Le vieux maréchal-président von Hindenburg, quant à lui, s’éteint en août 1934. Son fils Oskar demande officiellement que la charge de son père soit alors attribuée à Hitler, qui cumule désormais la charge de chancelier et de chef de l’Etat. En récompense, le très médiocre Oskar von Hindenburg, est promu général ; son seul fait d’arme sera de commander des camps de prisonniers soviétiques durant la Seconde guerre mondiale. On sait les maltraitances inouïes auxquelles ces malheureux étaient soumis.
Tout cela s’explique par une large communauté de vue entre cette droite nationaliste, libérale et autoritaire et les nazis : ils sont tous favorables à l’expansion du pays, à la condamnation du Traité de Versailles et la volonté de revanche ; ils partagent la même idée, nous dirions néolibérale, de l’économie dans laquelle les finances publiques sont utilisées à destination des entreprises – notamment par une commande publique considérable, dans l’armement en particulier, au détriment des droits sociaux ; ils ont une même considération racialiste de la société, qui se traduit notamment par un antisémitisme très largement partagé.
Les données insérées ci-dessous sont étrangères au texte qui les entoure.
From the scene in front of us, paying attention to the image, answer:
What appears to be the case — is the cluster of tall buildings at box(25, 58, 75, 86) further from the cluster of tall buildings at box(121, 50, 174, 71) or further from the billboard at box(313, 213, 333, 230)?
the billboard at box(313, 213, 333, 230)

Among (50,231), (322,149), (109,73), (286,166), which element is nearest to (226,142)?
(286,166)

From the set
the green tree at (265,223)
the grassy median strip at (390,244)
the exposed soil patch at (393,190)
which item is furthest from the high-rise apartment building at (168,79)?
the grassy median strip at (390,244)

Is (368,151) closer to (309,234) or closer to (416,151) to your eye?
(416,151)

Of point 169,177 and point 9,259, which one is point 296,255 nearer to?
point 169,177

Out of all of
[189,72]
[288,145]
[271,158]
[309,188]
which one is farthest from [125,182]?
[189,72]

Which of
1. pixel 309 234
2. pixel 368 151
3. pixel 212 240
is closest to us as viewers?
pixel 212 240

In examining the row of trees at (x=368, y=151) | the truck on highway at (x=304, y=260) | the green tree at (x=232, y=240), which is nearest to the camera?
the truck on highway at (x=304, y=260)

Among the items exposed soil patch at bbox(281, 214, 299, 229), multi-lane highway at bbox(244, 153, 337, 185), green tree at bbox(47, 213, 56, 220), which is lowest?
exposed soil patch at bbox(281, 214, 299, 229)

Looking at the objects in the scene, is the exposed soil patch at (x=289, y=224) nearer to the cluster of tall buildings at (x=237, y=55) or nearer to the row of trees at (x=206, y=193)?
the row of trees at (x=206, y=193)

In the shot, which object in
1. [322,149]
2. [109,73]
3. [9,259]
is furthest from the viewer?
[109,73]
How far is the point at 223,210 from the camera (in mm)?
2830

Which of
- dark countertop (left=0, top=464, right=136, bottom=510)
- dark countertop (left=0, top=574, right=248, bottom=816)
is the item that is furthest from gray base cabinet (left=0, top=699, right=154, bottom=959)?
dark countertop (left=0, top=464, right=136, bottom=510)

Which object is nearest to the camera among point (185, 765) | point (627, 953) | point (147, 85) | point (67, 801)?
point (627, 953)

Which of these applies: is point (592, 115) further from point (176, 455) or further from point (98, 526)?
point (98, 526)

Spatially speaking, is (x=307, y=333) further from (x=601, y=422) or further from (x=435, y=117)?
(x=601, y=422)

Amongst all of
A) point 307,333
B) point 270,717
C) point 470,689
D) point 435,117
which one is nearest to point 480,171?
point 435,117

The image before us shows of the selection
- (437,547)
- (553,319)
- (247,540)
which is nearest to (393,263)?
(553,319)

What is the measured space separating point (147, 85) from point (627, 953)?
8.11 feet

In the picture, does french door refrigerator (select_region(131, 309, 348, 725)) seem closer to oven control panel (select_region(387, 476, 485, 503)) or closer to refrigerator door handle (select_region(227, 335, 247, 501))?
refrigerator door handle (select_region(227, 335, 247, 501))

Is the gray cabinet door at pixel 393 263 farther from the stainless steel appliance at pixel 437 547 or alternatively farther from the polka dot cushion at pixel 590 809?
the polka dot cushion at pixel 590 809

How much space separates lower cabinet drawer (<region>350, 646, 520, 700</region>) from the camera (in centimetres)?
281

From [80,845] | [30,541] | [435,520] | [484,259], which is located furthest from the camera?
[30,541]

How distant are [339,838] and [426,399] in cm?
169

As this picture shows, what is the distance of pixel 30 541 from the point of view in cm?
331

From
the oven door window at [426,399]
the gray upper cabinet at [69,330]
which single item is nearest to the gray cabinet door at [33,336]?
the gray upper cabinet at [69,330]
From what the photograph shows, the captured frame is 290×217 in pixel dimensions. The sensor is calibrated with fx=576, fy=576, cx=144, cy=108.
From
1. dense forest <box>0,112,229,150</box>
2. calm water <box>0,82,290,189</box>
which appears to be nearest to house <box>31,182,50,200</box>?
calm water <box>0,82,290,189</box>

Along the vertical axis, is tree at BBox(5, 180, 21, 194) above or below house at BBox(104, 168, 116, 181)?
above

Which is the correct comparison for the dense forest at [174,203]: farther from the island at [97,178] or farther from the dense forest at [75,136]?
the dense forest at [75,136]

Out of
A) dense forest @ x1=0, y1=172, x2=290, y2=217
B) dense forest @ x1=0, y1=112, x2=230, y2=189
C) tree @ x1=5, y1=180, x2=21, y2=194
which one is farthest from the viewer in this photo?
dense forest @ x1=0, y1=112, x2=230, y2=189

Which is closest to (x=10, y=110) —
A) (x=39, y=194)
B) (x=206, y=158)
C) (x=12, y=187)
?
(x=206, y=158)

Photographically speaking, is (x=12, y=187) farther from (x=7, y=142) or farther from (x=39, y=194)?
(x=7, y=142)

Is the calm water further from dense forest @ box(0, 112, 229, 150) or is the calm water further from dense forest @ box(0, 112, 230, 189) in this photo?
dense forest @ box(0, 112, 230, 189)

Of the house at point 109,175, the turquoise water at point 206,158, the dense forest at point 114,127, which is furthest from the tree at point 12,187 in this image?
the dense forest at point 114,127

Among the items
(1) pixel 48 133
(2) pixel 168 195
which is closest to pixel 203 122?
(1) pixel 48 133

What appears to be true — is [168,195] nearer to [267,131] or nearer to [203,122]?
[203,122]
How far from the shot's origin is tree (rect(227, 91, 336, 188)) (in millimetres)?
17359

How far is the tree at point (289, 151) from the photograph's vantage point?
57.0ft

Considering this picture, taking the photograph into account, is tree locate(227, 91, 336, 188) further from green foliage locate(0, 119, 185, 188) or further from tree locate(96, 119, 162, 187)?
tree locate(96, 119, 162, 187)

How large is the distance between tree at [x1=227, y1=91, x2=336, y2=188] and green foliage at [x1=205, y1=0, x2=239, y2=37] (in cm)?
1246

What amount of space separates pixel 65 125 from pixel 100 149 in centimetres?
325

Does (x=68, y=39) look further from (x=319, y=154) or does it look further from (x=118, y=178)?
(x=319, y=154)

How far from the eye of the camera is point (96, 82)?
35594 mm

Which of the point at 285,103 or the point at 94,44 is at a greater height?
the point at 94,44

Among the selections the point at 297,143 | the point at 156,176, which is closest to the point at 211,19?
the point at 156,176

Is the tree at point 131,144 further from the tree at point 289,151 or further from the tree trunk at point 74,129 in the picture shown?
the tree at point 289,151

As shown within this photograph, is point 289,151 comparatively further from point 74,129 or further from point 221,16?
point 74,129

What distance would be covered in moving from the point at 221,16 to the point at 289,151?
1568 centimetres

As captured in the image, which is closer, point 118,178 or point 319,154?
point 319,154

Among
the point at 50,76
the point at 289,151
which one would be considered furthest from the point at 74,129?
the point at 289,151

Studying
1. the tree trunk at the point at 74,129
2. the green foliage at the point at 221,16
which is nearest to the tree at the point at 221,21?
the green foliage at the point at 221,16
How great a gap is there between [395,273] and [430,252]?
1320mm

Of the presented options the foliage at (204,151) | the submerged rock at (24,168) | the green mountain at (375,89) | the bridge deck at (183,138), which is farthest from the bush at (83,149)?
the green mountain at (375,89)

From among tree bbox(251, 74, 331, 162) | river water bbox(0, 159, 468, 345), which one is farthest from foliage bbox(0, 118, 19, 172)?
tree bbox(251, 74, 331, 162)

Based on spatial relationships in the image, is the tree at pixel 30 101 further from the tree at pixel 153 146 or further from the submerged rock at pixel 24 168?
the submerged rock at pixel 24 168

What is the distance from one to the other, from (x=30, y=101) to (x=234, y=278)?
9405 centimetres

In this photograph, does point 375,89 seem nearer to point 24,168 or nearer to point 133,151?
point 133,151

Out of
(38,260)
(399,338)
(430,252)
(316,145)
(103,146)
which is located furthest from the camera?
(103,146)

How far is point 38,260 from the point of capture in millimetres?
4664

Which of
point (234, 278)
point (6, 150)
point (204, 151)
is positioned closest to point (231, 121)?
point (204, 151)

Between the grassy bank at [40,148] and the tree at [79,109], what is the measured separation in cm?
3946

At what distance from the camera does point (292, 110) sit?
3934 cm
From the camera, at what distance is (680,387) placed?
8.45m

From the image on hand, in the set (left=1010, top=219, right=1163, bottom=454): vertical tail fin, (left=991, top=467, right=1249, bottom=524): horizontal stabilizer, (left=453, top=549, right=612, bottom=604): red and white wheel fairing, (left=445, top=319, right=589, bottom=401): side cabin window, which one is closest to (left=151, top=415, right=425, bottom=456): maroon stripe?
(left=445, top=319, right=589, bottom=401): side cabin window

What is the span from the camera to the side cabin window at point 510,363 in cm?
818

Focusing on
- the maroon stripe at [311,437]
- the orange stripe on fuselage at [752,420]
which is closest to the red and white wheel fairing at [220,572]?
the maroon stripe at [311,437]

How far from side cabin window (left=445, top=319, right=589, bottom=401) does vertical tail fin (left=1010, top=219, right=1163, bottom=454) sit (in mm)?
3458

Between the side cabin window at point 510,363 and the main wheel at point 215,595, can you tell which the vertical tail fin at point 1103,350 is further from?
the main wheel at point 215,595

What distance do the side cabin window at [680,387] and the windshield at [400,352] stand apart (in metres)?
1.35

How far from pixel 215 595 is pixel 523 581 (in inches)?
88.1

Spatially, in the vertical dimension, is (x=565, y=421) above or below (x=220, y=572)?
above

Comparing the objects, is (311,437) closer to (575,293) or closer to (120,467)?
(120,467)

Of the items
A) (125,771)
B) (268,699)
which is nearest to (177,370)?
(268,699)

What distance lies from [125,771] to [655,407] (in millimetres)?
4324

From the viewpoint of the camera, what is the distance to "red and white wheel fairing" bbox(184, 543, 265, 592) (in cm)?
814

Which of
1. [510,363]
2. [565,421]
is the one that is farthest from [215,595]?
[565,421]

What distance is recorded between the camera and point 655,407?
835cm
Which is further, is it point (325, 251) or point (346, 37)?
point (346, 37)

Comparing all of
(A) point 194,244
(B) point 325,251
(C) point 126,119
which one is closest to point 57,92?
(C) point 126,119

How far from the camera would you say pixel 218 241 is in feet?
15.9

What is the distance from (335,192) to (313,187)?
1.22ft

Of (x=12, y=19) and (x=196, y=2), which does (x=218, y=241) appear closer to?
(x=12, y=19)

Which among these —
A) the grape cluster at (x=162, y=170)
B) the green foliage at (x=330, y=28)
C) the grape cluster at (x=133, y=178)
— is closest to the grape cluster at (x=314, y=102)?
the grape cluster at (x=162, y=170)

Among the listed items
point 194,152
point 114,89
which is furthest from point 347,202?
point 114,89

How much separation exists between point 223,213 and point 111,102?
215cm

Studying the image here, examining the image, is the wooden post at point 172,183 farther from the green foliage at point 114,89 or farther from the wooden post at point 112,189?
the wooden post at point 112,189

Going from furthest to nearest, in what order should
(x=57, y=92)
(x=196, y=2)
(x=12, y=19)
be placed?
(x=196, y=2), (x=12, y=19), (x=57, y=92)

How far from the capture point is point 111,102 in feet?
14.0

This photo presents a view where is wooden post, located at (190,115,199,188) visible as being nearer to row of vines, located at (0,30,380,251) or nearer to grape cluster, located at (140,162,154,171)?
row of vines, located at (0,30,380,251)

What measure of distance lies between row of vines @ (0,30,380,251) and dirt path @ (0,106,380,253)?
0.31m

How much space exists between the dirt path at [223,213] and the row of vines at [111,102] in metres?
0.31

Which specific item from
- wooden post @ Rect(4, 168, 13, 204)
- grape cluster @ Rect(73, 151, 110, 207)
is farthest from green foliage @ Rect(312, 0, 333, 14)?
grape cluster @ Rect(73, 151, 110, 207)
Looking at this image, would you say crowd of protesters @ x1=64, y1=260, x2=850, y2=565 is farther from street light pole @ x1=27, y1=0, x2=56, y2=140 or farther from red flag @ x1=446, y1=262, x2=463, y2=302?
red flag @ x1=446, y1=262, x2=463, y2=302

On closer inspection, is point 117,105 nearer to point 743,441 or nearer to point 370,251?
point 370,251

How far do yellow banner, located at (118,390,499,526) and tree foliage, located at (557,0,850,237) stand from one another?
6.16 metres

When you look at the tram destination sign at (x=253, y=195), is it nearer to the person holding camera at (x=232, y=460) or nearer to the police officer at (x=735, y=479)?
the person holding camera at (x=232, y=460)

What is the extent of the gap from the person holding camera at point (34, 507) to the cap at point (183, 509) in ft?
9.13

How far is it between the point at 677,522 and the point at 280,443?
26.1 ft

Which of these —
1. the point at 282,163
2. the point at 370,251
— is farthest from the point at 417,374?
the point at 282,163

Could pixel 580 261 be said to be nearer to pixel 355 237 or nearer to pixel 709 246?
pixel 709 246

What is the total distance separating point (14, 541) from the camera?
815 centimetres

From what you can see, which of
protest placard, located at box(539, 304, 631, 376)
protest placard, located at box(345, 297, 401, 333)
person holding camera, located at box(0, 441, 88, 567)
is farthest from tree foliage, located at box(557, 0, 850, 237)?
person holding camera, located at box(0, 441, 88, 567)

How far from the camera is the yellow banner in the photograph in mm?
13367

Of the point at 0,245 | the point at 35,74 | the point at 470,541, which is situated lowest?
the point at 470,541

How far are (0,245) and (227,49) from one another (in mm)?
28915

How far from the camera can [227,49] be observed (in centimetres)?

A l’inverse, Hitler et les nazis au pouvoir ont montré une rancune tenace envers tous ceux qui ont pu agir pour les empêcher d’arriver au pouvoir : ils sont physiquement éliminés, comme l’ancien chancelier von Schleicher, sauvagement assassiné avec son épouse, ou Strasser, l’ancien n°2 du parti nazi, éliminé lors de la Nuit des longs couteaux (1934). L’ancien chancelier Brüning, qui avait fait interdire les SA et les SS, doit vraisemblablement son salut à son exil aux Etats-Unis dès 1934. Sans parler des opposants politiques affirmés, à commencer par les communistes, premières victimes des camps de concentration – le premier est ouvert à Dachau dès le 20 mars 1933.